Tymi sposobami przechytrzysz ubezpieczyciela
1. Wpisz do dowodu rejestracyjnego swojego ojca lub kogoś z kilkuletnim doświadczeniem
Ustanowienie współwłaściciela auta pod postacią np. twojego ojca lub kogokolwiek z rodziny, kto może pochwalić się wieloletnią, bezwypadkową historią to realna oszczędność w portfelu każdego młodego kierowcy.
Nie jest to jednak rozwiązanie bez wad, bo jeśli spowodujesz zdarzenie drogowe, nie tylko ty, ale i współwłaścicielowi twojego auta ubezpieczyciel obniży zniżki w kolejnym okresie rozliczeniowym.
2. Za polisę ubezpieczeniową OC zapłać z góry za cały okres rozliczeniowy
Jeśli myślisz, że rozłożenie płatności OC na 2 raty półroczne albo 4 kwartalne to dobry pomysł, jesteś w błędzie.
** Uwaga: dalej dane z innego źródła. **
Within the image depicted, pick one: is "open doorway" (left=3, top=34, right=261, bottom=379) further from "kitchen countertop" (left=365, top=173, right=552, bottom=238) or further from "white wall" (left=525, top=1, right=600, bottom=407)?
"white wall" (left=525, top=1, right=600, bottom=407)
Im więcej rat, tym wyższy koszt polisy OC w ogólnym rozrachunku.
– Rachunek za OC rozłożony na kilka etapów jest na ogół o 10-15% wyższy niż, gdybyś zdecydował się na płatność za 12 miesięcy. Przy kwotach rzędu 400 złotych jest to co prawda zaledwie 40-60 złotych, ale gdybyś miał do zapłaty 800 złotych, to kwota 80-120 złotych będzie już odczuwalna – czytamy w serwisie OC Comperia »
3. Skorzystaj z produktów uzupełniających ubezpieczyciela
Pamiętaj, że jeśli wykupisz ubezpieczenie NNW, polisę na mieszkanie, AC i OC na samochód w jednym towarzystwie, przysługują ci preferencyjne warunki.
Oczywiście nie namawiamy cię na podpisywanie polis, których i tak nie wykorzystasz, ale ze swoimi dotychczasowymi pakietami ubezpieczeniowymi możesz przenieść się do jednej firmy. Pamiętaj też, że nawet jeśli nie wynika to bezpośrednio z umowy, warunki zawsze możesz negocjować.
4. Zmień auto na takie, którego rzeczywiście potrzebujesz
Jeździsz tylko po mieście, a i tak zdecydowałeś się na 10-letniego Nissana 350Z z 3-litrową jednostką benzynową pod maską? Zawsze możesz zmienić swoje dotychczasowe auto na coś bardziej praktycznego o mniejszej pojemności i wartości.
-
A jaki jest twój sposób na niższe OC, którego zabrakło w naszym zestawieniu?